Task item: Could you return all of the records exactly, minus their images?

── Records for the exercise

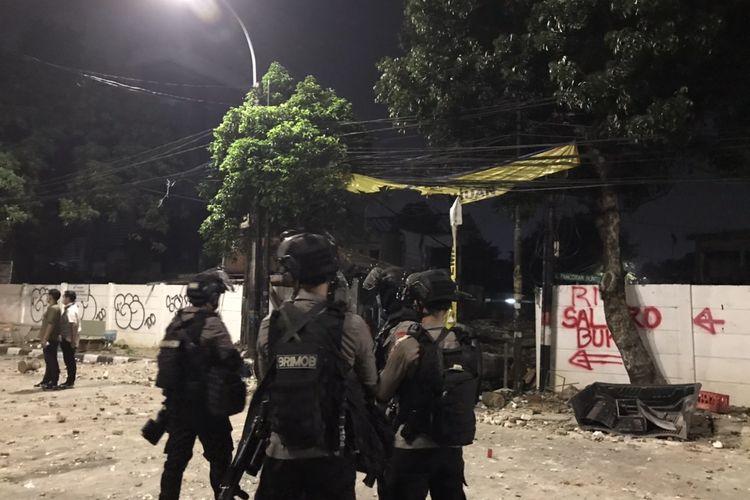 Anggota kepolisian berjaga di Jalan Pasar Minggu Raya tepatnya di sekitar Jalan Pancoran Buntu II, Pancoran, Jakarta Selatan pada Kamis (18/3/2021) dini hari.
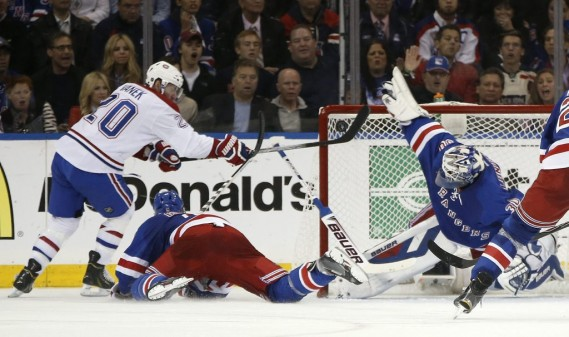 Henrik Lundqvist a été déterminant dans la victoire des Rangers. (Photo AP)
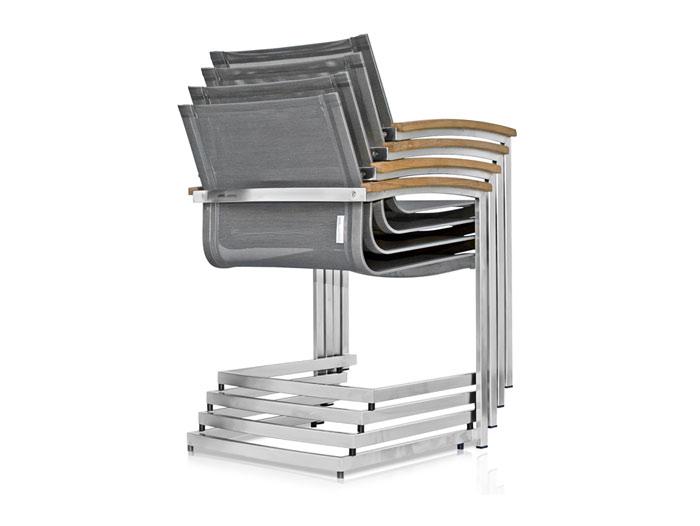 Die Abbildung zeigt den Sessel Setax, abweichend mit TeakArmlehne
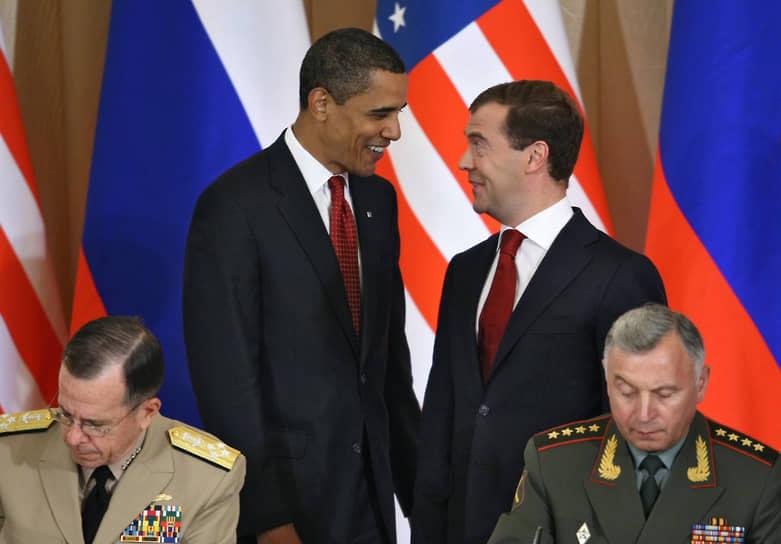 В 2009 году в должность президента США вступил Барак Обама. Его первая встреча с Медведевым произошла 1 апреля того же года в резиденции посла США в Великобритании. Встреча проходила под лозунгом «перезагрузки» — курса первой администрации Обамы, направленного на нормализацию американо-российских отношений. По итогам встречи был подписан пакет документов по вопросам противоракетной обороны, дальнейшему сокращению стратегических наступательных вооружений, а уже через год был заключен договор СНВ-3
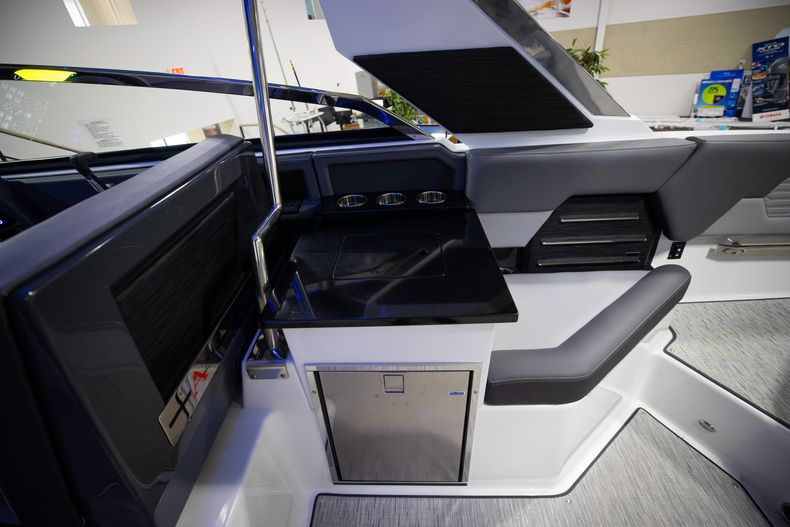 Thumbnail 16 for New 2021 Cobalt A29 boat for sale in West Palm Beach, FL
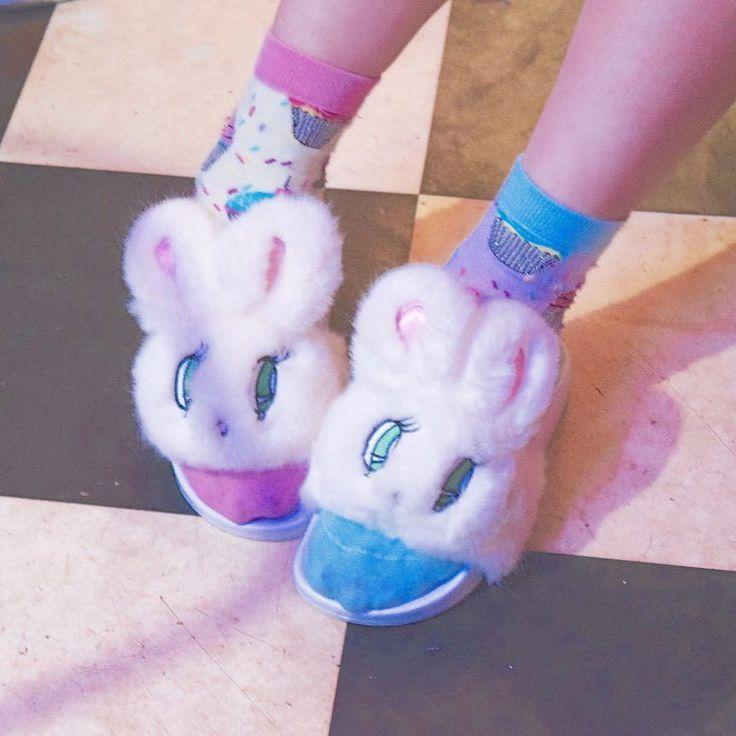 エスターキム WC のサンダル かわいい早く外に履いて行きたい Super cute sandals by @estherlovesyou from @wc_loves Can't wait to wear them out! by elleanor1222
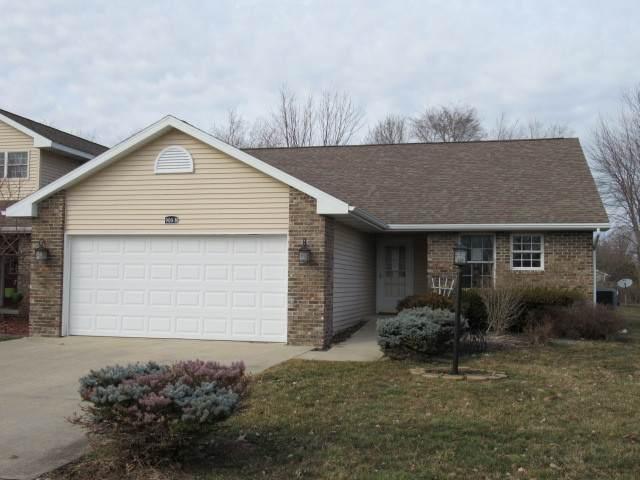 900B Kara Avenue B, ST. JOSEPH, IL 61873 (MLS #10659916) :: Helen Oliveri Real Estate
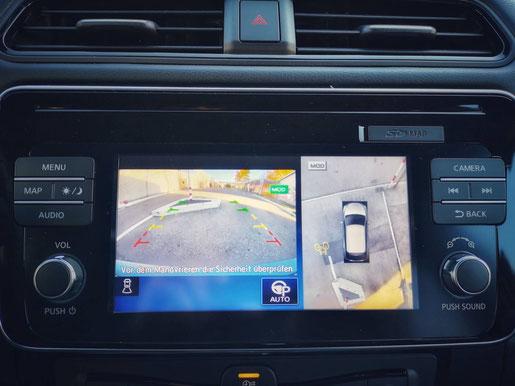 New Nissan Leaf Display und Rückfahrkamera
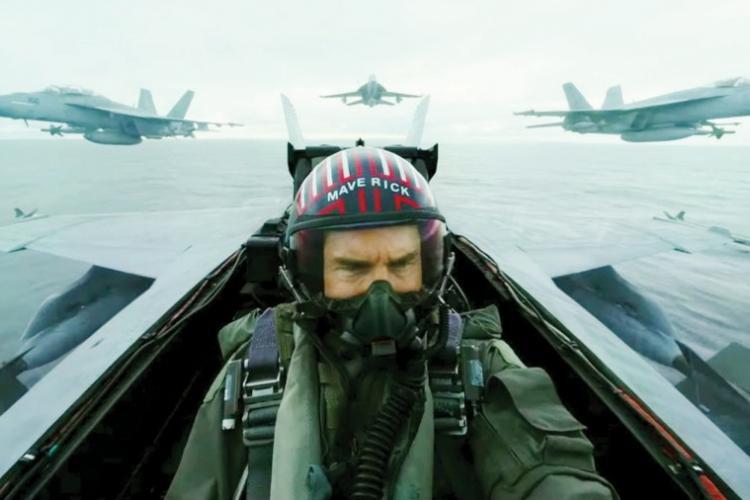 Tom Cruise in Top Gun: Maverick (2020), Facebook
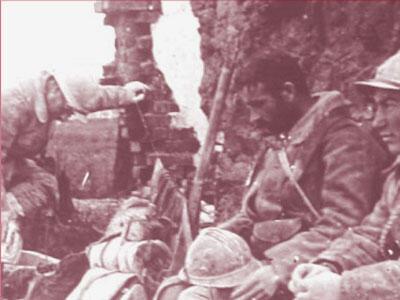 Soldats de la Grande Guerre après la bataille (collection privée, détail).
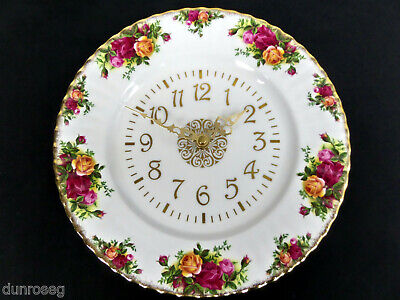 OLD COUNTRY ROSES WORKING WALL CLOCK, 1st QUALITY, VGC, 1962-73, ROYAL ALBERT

────

Finished task:
 Anggota kepolisian berjaga di Jalan Pasar Minggu Raya tepatnya di sekitar Jalan Pancoran Buntu II, Pancoran, Jakarta Selatan pada Kamis (18/3/2021) dini hari.
 Henrik Lundqvist a été déterminant dans la victoire des Rangers. (Photo AP)
 Die Abbildung zeigt den Sessel Setax, abweichend mit TeakArmlehne
 В 2009 году в должность президента США вступил Барак Обама. Его первая встреча с Медведевым произошла 1 апреля того же года в резиденции посла США в Великобритании. Встреча проходила под лозунгом «перезагрузки» — курса первой администрации Обамы, направленного на нормализацию американо-российских отношений. По итогам встречи был подписан пакет документов по вопросам противоракетной обороны, дальнейшему сокращению стратегических наступательных вооружений, а уже через год был заключен договор СНВ-3
 Thumbnail 16 for New 2021 Cobalt A29 boat for sale in West Palm Beach, FL
 エスターキム WC のサンダル かわいい早く外に履いて行きたい Super cute sandals by @estherlovesyou from @wc_loves Can't wait to wear them out! by elleanor1222
 900B Kara Avenue B, ST. JOSEPH, IL 61873 (MLS #10659916) :: Helen Oliveri Real Estate
 New Nissan Leaf Display und Rückfahrkamera
 Tom Cruise in Top Gun: Maverick (2020), Facebook
 Soldats de la Grande Guerre après la bataille (collection privée, détail).
 OLD COUNTRY ROSES WORKING WALL CLOCK, 1st QUALITY, VGC, 1962-73, ROYAL ALBERT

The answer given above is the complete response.